Direction 1 -
In the Clough v. Otis case summary, for what sum was judgment rendered against the defendants?
Direction 2 -
Carry on the Clough v. Otis case summary from its final sentence.

Source passage -
#####

Clough v. Otis
Citation | 25 Colo. 520,55 P. 809 |
Parties | CLOUGH et al. v. OTIS. |
Decision Date | 19 December 1898 |
Court | Supreme Court of Colorado |
Appeal from district court, El Paso county.
Action by William A. Otis, substituted for the Rocky Mountain Oil Company, against Richard Clough and others, to enforce a penalty against the latter as directors of a corporation. There was a judgment for plaintiff, and defendants appeal. Affirmed.
C. W. Franklin, for appellants.
Colburn & Dudley, and J. C. Helm, for appellee.
In the original complaint the appellants were joined as defendants with the Manitou Lime & Mining Company, a corporation. The object of the action was to enforce a penalty imposed upon them, as directors of that company, because of the failure of the company, through its proper officers, to file its annual report and its certificate of paid-up stock, in accordance with the provisions of sections 487, 491, 1 Mills' Ann St. (sections 248, 252, Gen. St.), which are as follows:
To the complaint a demurrer was interposed on various grounds, one of which was that there was an improper joinder of parties defendant. The demurrer was overruled, but thereafter the plaintiff dismissed the action as to the corporation defendant, continuing it as against the individual defendants, as directors, and then filed an amended complaint against them only, upon which the action was tried. Upon agreement of parties, the trial was to the court without a jury; and judgment was rendered against defendants in the sum of $3,800, to reverse which this appeal is prosecuted.

#####

Record excerpts -
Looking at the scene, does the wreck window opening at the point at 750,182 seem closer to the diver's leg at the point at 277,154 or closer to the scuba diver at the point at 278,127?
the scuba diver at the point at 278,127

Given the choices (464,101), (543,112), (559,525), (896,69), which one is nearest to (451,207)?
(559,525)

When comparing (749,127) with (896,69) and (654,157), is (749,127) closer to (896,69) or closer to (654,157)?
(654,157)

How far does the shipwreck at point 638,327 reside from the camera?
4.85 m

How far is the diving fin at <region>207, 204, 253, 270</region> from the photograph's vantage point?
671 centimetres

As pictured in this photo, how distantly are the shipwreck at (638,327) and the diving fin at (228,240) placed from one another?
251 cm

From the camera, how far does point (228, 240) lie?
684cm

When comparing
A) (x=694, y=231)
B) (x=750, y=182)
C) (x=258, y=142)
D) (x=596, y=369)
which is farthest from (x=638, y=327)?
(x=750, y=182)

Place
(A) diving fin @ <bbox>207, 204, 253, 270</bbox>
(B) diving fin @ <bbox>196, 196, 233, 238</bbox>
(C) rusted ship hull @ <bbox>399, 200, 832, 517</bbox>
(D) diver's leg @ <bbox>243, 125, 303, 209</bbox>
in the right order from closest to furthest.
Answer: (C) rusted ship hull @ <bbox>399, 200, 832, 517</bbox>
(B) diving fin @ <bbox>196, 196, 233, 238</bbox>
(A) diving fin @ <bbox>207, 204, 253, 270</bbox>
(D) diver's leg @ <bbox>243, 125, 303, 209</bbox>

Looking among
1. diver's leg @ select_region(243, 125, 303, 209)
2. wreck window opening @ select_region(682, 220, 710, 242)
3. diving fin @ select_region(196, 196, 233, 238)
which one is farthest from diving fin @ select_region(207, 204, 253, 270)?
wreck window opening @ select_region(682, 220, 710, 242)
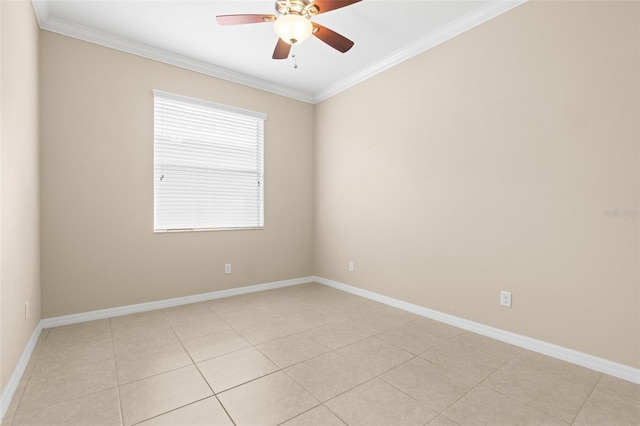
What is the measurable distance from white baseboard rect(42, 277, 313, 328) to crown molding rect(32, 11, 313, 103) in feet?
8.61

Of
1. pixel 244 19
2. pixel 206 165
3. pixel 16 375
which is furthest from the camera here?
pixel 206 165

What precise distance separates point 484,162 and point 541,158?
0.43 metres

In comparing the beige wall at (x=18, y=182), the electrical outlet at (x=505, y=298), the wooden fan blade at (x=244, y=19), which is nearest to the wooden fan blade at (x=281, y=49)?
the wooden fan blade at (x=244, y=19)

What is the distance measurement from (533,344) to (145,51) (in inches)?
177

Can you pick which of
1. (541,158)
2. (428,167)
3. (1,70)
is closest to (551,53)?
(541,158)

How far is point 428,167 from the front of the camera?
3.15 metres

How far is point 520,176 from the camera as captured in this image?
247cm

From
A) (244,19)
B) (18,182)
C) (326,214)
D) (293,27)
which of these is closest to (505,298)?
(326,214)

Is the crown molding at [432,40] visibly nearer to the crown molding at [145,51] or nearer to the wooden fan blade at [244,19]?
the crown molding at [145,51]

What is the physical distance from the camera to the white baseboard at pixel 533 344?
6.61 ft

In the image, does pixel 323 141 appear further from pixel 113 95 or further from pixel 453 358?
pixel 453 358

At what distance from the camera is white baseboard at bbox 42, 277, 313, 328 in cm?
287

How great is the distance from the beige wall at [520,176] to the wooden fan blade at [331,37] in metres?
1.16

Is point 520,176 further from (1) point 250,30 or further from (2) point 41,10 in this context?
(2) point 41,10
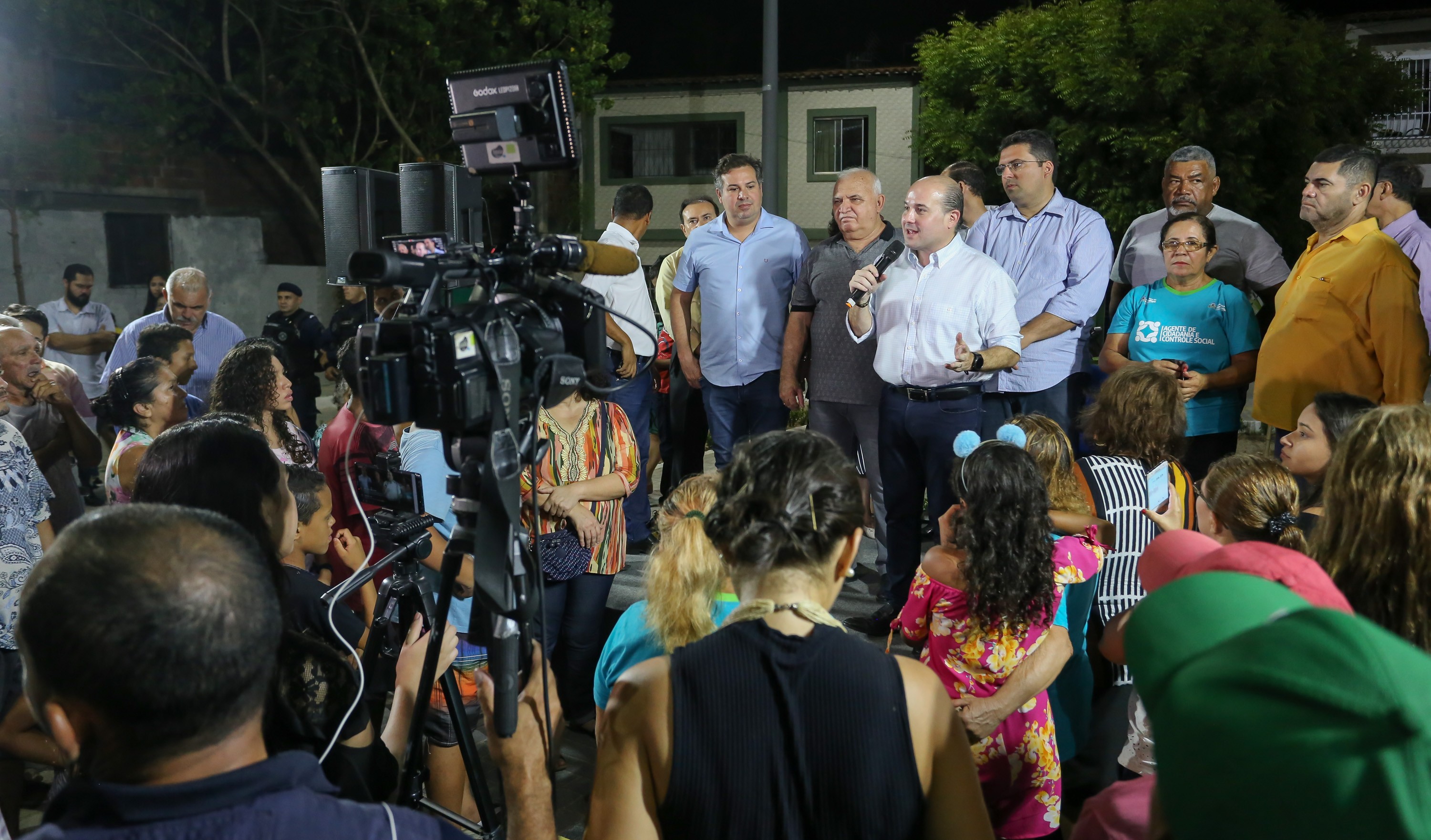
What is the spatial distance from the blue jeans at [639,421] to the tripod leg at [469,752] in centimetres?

#####

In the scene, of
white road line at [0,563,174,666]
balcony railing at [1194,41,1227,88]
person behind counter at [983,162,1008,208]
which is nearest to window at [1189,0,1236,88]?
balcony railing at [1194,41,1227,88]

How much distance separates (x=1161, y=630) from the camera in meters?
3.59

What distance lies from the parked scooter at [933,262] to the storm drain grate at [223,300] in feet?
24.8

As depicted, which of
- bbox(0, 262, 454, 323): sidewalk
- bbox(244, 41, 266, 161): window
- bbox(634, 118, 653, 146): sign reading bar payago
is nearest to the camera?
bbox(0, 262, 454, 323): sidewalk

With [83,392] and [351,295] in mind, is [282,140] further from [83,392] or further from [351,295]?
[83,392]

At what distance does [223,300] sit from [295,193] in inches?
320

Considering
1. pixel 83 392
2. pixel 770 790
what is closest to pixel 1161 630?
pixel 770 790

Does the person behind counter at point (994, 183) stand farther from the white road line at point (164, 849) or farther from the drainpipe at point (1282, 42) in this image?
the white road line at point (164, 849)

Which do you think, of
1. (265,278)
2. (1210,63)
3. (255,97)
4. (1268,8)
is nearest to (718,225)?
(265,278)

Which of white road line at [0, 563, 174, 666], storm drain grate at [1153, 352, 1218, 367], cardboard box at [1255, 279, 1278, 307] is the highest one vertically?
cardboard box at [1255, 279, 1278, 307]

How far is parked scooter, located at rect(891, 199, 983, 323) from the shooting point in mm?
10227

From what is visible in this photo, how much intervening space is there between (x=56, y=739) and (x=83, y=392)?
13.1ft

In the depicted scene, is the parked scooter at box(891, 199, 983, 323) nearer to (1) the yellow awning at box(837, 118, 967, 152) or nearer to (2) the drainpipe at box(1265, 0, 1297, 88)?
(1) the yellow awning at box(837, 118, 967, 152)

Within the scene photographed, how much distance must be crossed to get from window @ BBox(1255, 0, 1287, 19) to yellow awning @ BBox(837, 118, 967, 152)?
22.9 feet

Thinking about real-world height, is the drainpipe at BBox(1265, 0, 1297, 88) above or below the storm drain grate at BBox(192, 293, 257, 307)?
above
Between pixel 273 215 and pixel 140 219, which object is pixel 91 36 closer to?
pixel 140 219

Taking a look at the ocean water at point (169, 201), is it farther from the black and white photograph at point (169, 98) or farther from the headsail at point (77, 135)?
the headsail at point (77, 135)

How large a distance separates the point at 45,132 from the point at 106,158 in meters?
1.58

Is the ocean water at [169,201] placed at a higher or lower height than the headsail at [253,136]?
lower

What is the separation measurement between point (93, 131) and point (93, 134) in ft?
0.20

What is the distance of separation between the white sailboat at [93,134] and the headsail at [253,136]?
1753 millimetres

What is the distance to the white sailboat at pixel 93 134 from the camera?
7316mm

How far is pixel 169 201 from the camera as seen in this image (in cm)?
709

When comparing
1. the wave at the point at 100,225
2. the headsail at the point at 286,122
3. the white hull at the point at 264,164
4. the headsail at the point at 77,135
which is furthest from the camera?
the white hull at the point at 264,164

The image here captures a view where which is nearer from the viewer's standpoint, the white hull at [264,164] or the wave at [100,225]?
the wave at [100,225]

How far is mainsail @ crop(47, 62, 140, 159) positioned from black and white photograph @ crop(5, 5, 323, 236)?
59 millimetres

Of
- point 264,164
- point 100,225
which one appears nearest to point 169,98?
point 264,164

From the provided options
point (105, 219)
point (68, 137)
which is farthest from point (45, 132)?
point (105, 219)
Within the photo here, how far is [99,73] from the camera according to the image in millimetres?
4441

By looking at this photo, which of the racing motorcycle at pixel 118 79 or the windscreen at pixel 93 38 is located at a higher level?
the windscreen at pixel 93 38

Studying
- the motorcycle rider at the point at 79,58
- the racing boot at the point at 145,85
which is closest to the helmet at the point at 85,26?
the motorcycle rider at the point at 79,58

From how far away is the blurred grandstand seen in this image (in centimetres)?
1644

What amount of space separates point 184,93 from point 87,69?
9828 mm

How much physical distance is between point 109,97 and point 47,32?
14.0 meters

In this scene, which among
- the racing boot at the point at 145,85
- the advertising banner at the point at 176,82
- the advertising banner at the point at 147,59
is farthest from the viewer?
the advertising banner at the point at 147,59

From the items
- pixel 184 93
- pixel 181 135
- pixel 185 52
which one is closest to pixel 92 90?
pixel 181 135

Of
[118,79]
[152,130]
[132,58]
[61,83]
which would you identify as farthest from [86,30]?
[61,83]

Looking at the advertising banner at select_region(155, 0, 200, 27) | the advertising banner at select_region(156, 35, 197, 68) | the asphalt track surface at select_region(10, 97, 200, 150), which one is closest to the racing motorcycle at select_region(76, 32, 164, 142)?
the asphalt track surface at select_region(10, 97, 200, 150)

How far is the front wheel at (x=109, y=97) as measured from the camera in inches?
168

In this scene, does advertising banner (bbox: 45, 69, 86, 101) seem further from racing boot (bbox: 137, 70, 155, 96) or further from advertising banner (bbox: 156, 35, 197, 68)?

#####

Task result 1 -
$3,800

Task result 2 -
In the original complaint it was alleged that the Manitou Lime & Mining Company contracted an indebtedness in favor of the plaintiff corporation between the date of organization of the defendant company and the 1st day of July, 1893, on which date said defendant company executed and delivered to the plaintiff, as evidencing such indebtedness, its three several promissory notes, in the sum of $1,000 each. It was further alleged that the individual defendants were directors of the corporation during the entire period of this default, and that, by reason of such failure of the company to file its annual report and certificate of paid-up stock required by the foregoing sections, such directors became liable for the full amount of the debts of the defendant company contracted in favor of the plaintiff during the year next preceding such failure. In the amended complaint, as has been said, the action was dismissed as to the corporation, and the plaintiff proceeded against the directors individually. Aside from this, the only substantial difference between the original and the amended complaint was that the latter set out with greater particularity the nature of the indebtedness, and the times when it was contracted by the original defendant company, and in the further fact that there was not, as in the original, a separation of the cause of action into three separate statements. The defendants filed a joint answer, denying upon information and belief the indebtedness, denying the authority of the treasurer who executed the promissory notes in the name of the original defendant company, and setting up the plea of the bar of the statute of limitations.
The material facts, as we consider them, are substantially as follows: In 1890 the Manitou Lime & Manufacturing Company (which hereafter, for brevity, will be called the 'Manufacturing Company') was organized to manufacture and sell lime in El Paso county. A part, if not all, of the goods sold and delivered by the plaintiff company was ordered and received by it. Some time during the year 1893 its directors and stockholders, owing to the supposition (as we gather it from the record) that there was valuable mineral on their property, determined to enlarge the scope of the business by adding to it the industry of mining. To that end a certificate of incorporation of a new company, called the Manitou Lime & Mining Company (hereafter designated as the 'Mining Company') was prepared, and duly filed in the appropriate public offices on the 10th day of April, 1893. The Manufacturing Company, by appropriate action in furtherance of this design, voted to sell and transfer to the new company all of the property of the former, and to receive therefor the entire issue of the capital stock of the new, to be distributed to the stockholders of the old in proportion to the interest which they owned therein. The transfer was made on or after May 13, 1893. Prior to the beginning of this action no certificate of paid-up stock and no annual report of either company were filed within the time required by law, or at all. This action was begun April 20, 1894.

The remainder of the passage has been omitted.